Epitaph [02]

Ulasan Epitaph | #15

Oleh Lita Soerjadinata

I’m tired, Lita. Please wake me up before the dinner time.

Kalimat itu diucapkan Jay – begitu dia biasa dipanggil – saat pamit untuk tidur. Tapi siapa sangka, itulah kalimat terakhir yang ia ucapkan. Jay, tunangan saya itu, tertidur dan tidak pernah bangun lagi. Ia pergi di sore itu, di hari tepat dua tahun kami bertunangan, tepat di hari ulang tahun saya, dan tepat dua minggu sebelum kami menikah.

Kenangan akan Jay yang wafat enam tahun lalu masih terus membekas di benak saya. Kenangan yang terus memanggil saya untuk datang ke Yogya, di mana saya bisa membaca tulisan-tulisan tangannya di kertas-kertas yang berserakan di atas meja kerjanya, yang masih belum sanggup untuk saya singkirkan. Di rumah itu, yang Jay beli beberapa bulan sebelum ia wafat, masih tergeletak catatan-catatan kecil yang biasa ia selipkan di mana-mana untuk mengungkapkan perasaannya pada saya. Jay memang pelit bicara. Melalui kertas-kertas itu saya bisa memahami apa yang ia rasa dan ia pikirkan. Seperti pesan terakhir yang ia taruh di spot kecil, tempat favorit saya di rumah itu: I will go for couple days, my dear. Just take your time to have your own adventures…

Tapi, buat saya, hidup berjalan terus. Dua tahun setelah Jay wafat, saya sudah berani lagi untuk membuka hati saya untuk orang lain, yang kemudian datang silih berganti. Meski pun sampai sekarang, saya masih bisa melihat tawa Jay yang khas kemana pun saya pergi.

Saya kembali teringat pada Jay setelah membaca novel ini. Saya tidak bisa membayangkan apa jadinya saya bila kejadian yang menimpa Haikal terjadi pada saya.

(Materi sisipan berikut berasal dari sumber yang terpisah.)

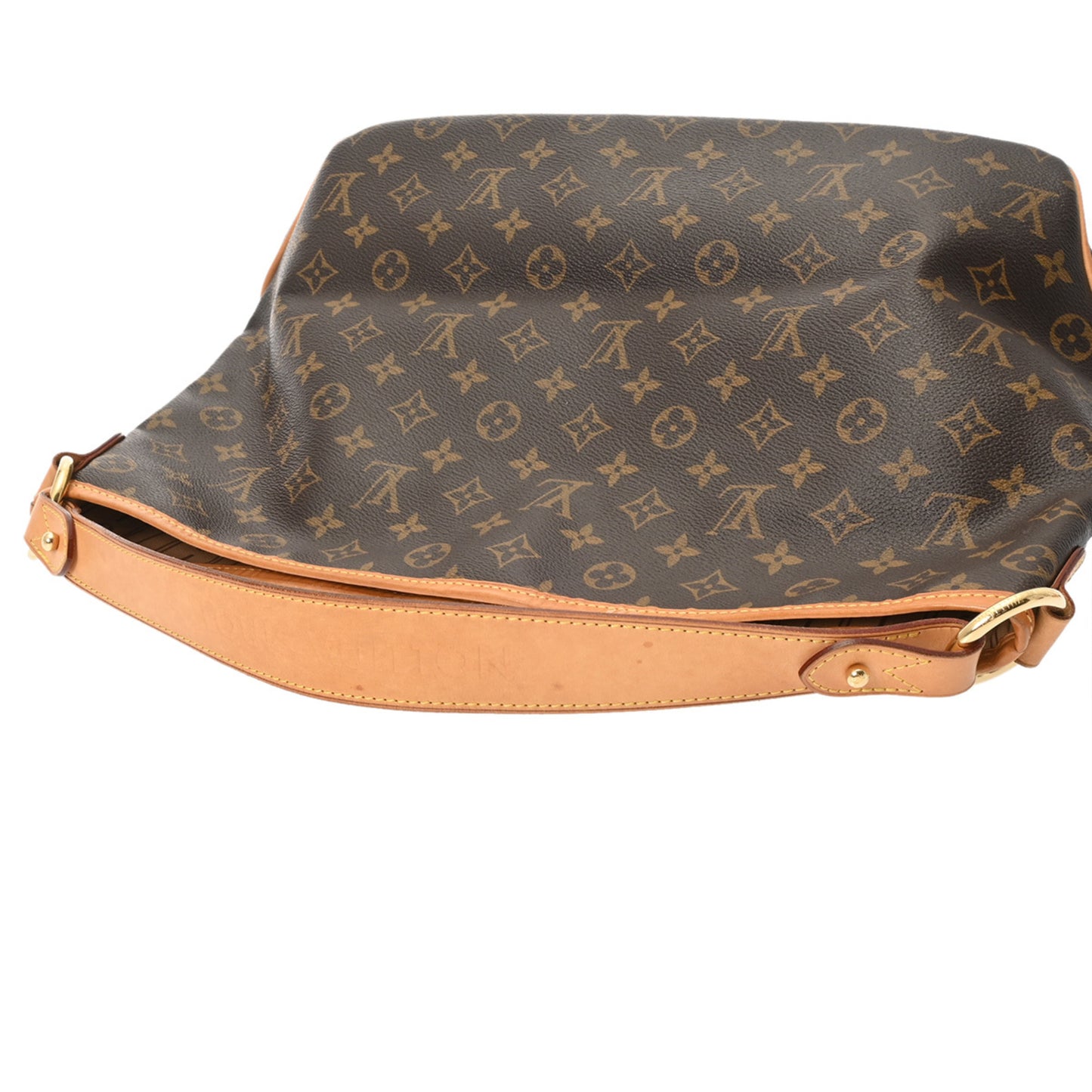 Louis Vuitton Monogram Delightful Pm Brown M40352 Women'S Canvas Semi-Shoulder Bag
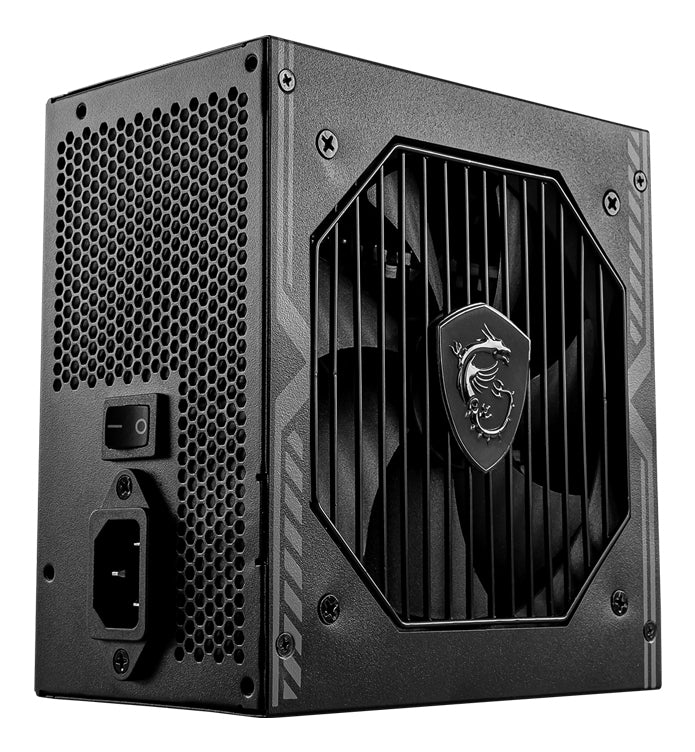 MSI MAG A550BN Netzteil 550 W 20+4 pin ATX ATX Schwarz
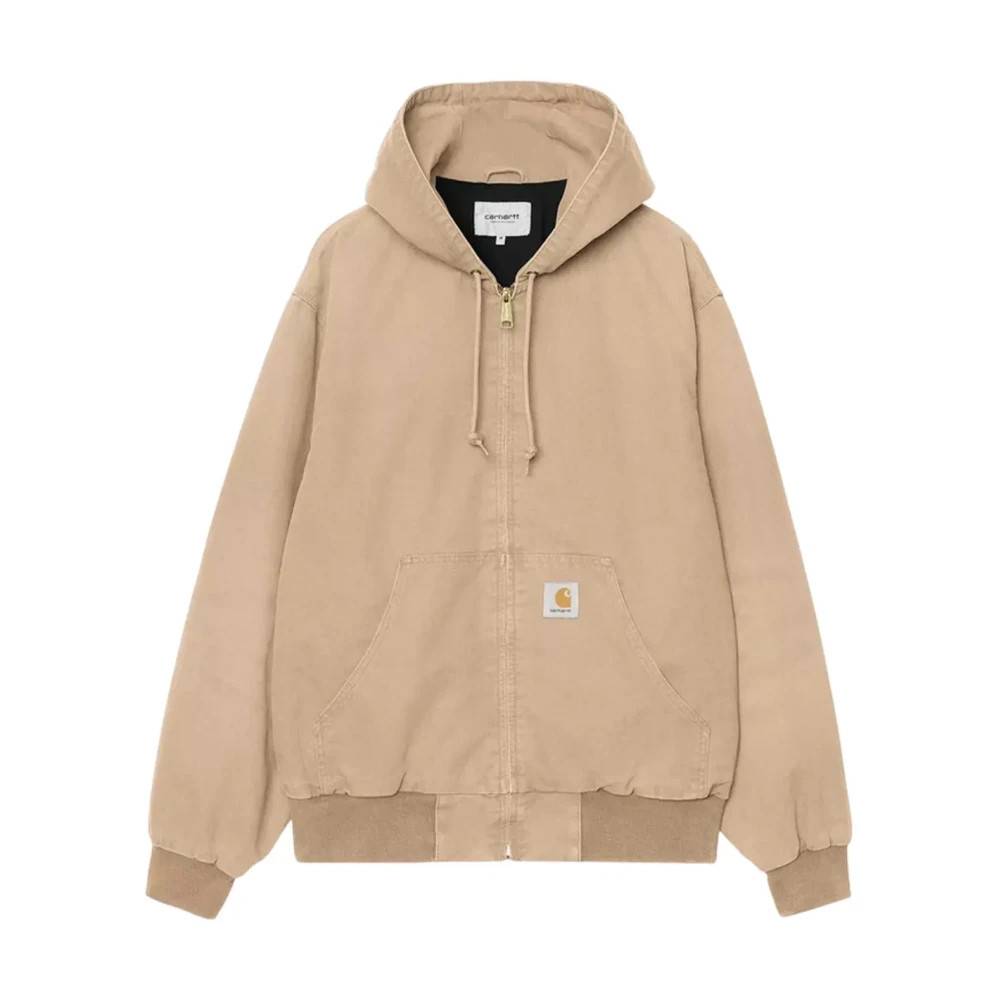 Carhartt Wip, Sweatshirts & Hoodies , Herr, M, Bomull, OG Active Jacket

Haikal, penulis dan wartawan, kehilangan kekasih hatinya yang hilang bersama helikopter yang ia tumpangi di belantara hutan Sumatera Utara. Laras Sarasvati, nama kekasih Haikal, hilang bersama ketiga rekannya, saat ia mengerjakan proyek pembuatan sebuah film dokumenter. Tak cukup sampai di situ, keengganan pihak militer mengungkap hilangnya helikopter mereka yang ditumpangi Laras dan rekannya membuat jenazah korban tidak diketemukan.

Hubungan Laras dan Haikal agaknya menjadi inti cerita novel yang ditulis Daniel Mahendra ini. Bagaimana keduanya bertemu, bagaimana keduanya menjalani hubungan mereka dan cara mereka untuk saling mengisi, disajikan secara sederhana sarat penuh makna. Kisahnya tidak sesederhana kisah cinta biasa. Ada banyak nilai filosofis yang disajikan penulis dalam buku ini.

Sebagai penulis, saya pikir Daniel Mahendra merasa terbebani untuk menyodorkan banyak fakta pada pembaca tulisannya. Tengok saja bagian yang menceritakan latar belakang alasan mengapa Laras memilih jurusan sinematografi. Daniel Mahendra sampai merasa perlu menghambur-hamburkan 10 halaman untuk menjelaskannya. Meski memuat informasi tentang tokoh-tokoh yang berhasil di dunia perfilman, pengumbaran pengetahuan itu terasa memuakkan. Beban ini yang saya pikir membuat Daniel melupakan plot, yang membuat saya tergagap-gagap bila cerita tentang Laras tiba-tiba berpindah ke cerita tentang Haikal.

Di luar itu, Daniel Mahendra berhasil menuliskan ceritanya dengan segenap rasa. Kalimat-kalimat yang ia tuliskan terasa ‘kencang bunyi’nya, membuat saya sempat terhenti beberapa kali untuk merenungi kalimat-kalimat tersebut. Misalnya ini: Hidup adalah penungguan. Tapi, kita maknai prosesnya”. Dan ini: Masa lalumu akan selalu ada bersamamu, tapi semakin banyak kau membebaskan diri dari fakta-fakta dan lebih memusatkan diri pada emosi-emosi, kau akan lebih menyadari bahwa di masa kini selalu ada ruang seluas padang rumput, menunggu untuk diisi dengan lebih banyak cinta dan lebih banyak kegembiraan hidup.(lits)

__________________

* Moderator Goodreads Indonesia 2010, tinggal di Jakarta.

Tulisan ini dimuat di sini tak lain sekadar usaha pendokumentasian. Versi asli dari ulasan ini di-posting di goodreads penulis.